Copy out the data from the line containing "Across (1282,831) |" through the line containing "9.25 meters", both included, with every line kept the same.

== == ==

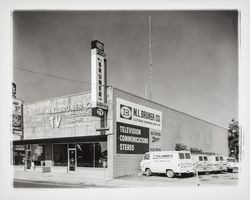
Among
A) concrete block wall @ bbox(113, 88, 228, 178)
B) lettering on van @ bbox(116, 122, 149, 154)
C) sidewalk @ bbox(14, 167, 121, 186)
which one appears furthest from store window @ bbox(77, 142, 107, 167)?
lettering on van @ bbox(116, 122, 149, 154)

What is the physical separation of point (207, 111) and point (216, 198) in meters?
4.03

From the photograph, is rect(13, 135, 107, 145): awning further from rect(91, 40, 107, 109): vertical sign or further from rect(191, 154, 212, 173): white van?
rect(191, 154, 212, 173): white van

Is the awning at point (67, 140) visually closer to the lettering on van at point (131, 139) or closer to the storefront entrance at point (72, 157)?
the storefront entrance at point (72, 157)

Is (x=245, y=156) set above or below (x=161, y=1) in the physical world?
below

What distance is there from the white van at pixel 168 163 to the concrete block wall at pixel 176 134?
51cm

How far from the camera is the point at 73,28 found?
1375cm

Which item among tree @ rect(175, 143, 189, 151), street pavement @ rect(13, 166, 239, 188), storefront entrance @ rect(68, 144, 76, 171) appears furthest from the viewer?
tree @ rect(175, 143, 189, 151)

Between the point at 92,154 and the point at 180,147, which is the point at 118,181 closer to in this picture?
the point at 92,154

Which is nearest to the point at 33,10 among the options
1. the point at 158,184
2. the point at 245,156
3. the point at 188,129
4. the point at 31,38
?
the point at 31,38

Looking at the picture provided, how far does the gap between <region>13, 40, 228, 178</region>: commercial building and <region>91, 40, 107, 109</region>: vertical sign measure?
5 cm

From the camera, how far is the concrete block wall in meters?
16.7

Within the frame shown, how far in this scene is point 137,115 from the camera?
17.4 m

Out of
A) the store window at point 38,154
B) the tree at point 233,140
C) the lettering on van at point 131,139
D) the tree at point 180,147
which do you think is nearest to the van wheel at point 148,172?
the lettering on van at point 131,139

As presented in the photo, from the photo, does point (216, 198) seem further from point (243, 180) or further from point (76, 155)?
point (76, 155)
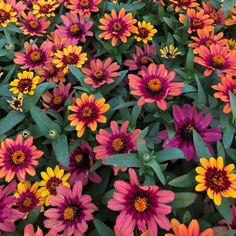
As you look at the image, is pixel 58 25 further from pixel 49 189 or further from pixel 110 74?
pixel 49 189

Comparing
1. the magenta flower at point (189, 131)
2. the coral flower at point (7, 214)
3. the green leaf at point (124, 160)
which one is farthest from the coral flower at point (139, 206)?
the coral flower at point (7, 214)

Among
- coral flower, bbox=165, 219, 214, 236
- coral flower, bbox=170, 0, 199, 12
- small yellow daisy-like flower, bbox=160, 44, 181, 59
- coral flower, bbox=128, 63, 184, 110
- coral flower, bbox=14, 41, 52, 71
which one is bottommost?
small yellow daisy-like flower, bbox=160, 44, 181, 59

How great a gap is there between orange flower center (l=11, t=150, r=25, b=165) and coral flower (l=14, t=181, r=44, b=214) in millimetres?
88

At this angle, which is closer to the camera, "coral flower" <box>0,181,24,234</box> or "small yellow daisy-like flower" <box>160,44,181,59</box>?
"coral flower" <box>0,181,24,234</box>

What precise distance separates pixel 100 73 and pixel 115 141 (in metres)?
0.44

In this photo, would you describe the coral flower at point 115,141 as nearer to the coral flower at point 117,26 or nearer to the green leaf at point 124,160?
the green leaf at point 124,160

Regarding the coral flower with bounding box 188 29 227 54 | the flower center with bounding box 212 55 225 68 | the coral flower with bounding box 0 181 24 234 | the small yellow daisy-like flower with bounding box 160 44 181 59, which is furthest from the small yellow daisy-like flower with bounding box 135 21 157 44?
the coral flower with bounding box 0 181 24 234

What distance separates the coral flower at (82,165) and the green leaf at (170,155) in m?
0.27

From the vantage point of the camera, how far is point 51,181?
4.58 ft

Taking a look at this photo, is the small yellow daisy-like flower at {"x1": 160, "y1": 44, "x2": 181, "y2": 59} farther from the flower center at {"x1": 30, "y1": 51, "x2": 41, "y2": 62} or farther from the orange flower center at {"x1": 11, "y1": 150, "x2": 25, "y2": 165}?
the orange flower center at {"x1": 11, "y1": 150, "x2": 25, "y2": 165}

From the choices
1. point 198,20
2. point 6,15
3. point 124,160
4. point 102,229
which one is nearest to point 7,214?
point 102,229

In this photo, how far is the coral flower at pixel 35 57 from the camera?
69.8 inches

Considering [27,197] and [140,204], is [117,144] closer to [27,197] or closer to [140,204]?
[140,204]

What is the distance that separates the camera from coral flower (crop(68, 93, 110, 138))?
1.43m
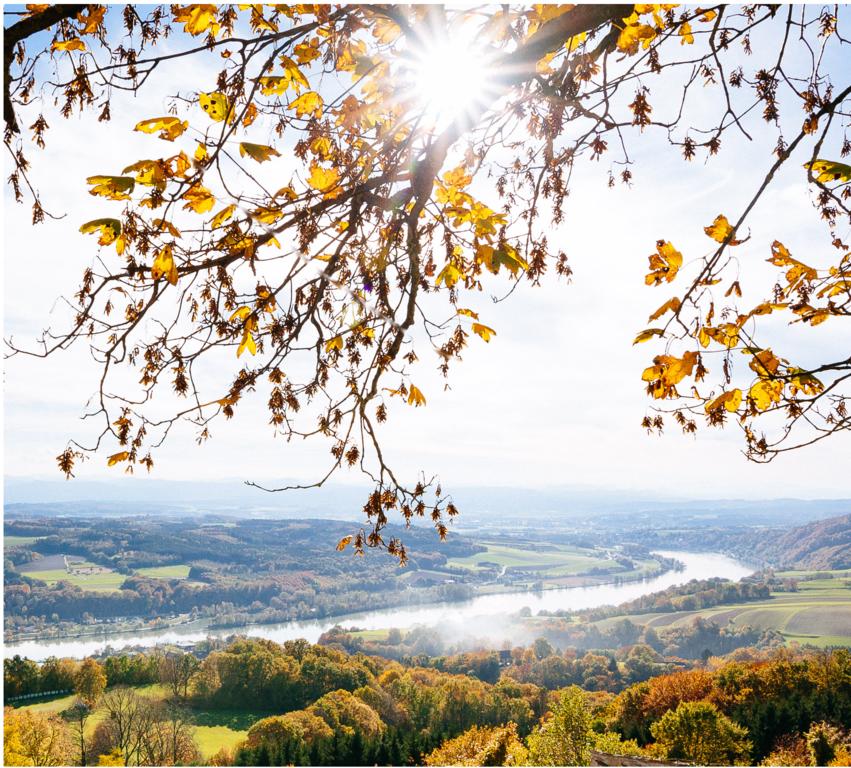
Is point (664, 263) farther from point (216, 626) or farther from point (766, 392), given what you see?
point (216, 626)

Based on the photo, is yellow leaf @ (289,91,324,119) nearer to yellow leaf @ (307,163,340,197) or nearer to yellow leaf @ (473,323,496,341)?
yellow leaf @ (307,163,340,197)

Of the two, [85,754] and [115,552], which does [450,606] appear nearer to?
[115,552]

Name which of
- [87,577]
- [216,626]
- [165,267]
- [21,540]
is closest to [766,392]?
[165,267]

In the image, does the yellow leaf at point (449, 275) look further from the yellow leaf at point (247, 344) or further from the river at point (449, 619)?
the river at point (449, 619)

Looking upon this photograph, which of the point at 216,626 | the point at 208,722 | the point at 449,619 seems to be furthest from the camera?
the point at 449,619

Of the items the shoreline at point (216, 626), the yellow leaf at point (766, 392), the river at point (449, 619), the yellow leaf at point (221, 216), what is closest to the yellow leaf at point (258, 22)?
the yellow leaf at point (221, 216)

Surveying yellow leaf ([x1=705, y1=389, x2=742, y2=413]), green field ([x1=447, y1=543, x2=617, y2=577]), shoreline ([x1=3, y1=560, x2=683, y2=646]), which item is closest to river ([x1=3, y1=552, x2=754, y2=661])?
shoreline ([x1=3, y1=560, x2=683, y2=646])
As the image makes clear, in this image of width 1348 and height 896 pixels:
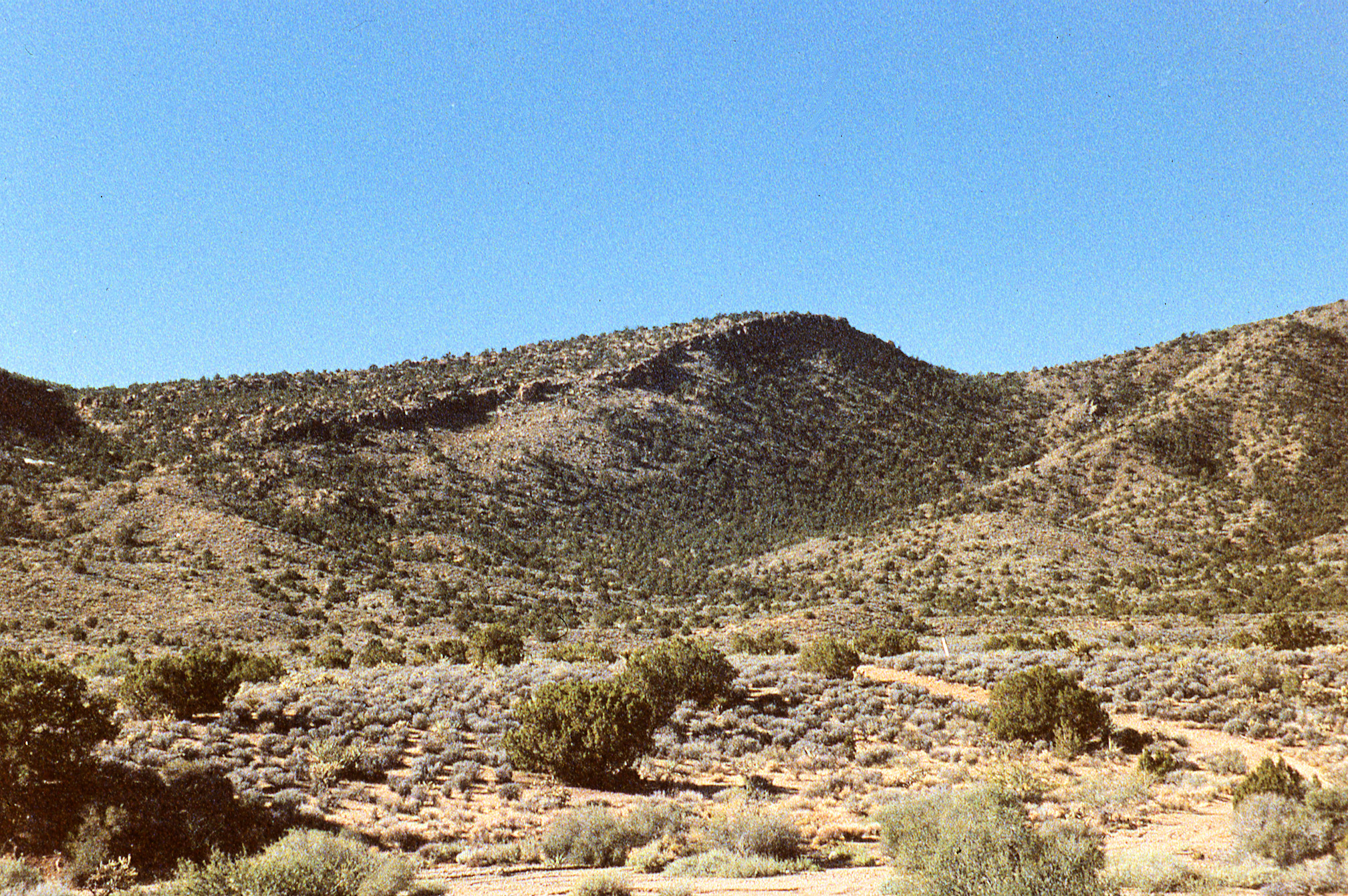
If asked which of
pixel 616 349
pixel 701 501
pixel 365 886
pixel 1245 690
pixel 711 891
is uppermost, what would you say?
pixel 616 349

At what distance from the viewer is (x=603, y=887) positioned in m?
7.22

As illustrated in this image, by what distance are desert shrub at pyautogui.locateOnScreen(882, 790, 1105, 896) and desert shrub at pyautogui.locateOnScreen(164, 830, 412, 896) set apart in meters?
5.23

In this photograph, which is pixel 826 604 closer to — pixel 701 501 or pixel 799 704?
pixel 701 501

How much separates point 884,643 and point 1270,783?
673 inches

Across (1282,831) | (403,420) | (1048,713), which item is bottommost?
(1048,713)

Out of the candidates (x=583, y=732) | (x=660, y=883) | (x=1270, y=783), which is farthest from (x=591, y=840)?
(x=1270, y=783)

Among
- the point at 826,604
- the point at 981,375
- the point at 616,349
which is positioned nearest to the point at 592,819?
the point at 826,604

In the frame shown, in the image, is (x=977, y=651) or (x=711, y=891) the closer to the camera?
(x=711, y=891)

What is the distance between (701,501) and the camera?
6019 centimetres

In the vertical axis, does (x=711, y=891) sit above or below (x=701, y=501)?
below

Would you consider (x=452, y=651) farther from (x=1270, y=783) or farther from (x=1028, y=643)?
(x=1270, y=783)

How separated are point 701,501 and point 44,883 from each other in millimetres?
53742

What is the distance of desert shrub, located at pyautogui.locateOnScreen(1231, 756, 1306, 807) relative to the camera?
9.25 meters

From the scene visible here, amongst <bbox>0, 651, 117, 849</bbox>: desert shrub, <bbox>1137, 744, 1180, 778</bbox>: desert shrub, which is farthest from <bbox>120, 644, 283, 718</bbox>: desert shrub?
<bbox>1137, 744, 1180, 778</bbox>: desert shrub
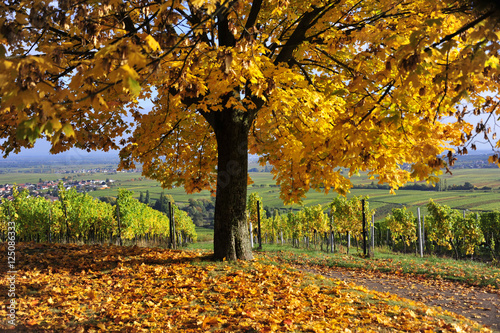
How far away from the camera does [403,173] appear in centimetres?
661

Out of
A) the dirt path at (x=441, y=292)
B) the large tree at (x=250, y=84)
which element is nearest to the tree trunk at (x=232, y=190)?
the large tree at (x=250, y=84)

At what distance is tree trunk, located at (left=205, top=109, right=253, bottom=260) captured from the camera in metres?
7.30

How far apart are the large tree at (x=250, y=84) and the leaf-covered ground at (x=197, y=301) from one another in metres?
1.67

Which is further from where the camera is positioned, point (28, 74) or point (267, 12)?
point (267, 12)

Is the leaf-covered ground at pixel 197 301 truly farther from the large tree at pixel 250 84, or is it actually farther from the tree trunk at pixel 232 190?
the large tree at pixel 250 84

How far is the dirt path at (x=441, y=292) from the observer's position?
7.02m

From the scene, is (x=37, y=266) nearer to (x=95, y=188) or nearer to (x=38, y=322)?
(x=38, y=322)

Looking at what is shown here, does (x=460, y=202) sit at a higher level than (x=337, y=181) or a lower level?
lower

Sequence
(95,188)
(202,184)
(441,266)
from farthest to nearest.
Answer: (95,188)
(441,266)
(202,184)

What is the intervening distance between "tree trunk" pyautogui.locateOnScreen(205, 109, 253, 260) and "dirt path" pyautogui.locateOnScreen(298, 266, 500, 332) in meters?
5.10

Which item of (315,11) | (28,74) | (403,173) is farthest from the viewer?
(403,173)

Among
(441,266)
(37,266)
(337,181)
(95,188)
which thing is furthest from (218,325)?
(95,188)

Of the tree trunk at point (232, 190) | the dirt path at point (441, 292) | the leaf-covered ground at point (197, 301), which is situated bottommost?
the dirt path at point (441, 292)

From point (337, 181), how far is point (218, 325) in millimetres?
4240
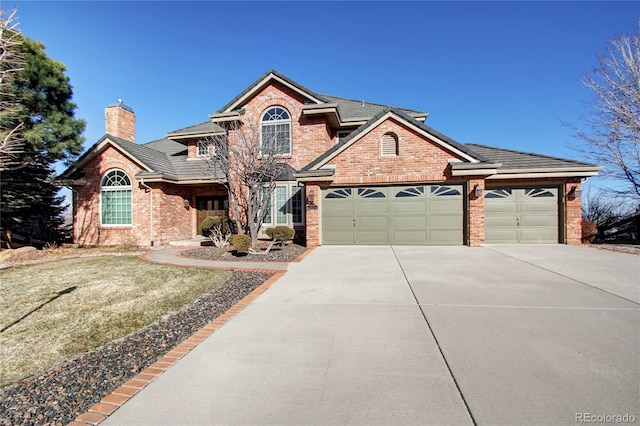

== == ==

# [Solution below]
Across (1282,831) | (403,420) | (1048,713), which item is bottommost?
(1048,713)

Out of the candidates (x=583, y=732) | (x=660, y=883) | (x=1270, y=783), which is farthest from (x=591, y=840)?
(x=1270, y=783)

Among
- the point at 826,604
- the point at 981,375
- the point at 616,349
which is positioned nearest to the point at 592,819?
the point at 826,604

In the frame shown, in the image, is (x=977, y=651) or (x=711, y=891) the closer to the camera?
(x=711, y=891)

What is the distance between (701,501) and the camera?
6019 centimetres

In the vertical axis, does (x=711, y=891) sit above or below (x=701, y=501)?
below

Would you consider (x=452, y=651) farther from (x=1270, y=783) or farther from (x=1028, y=643)?
(x=1270, y=783)

How separated are point 701,501 and point 44,883 from each other in millimetres?
53742

What is the distance of desert shrub, located at pyautogui.locateOnScreen(1231, 756, 1306, 807) relative to the camera?
9.25 meters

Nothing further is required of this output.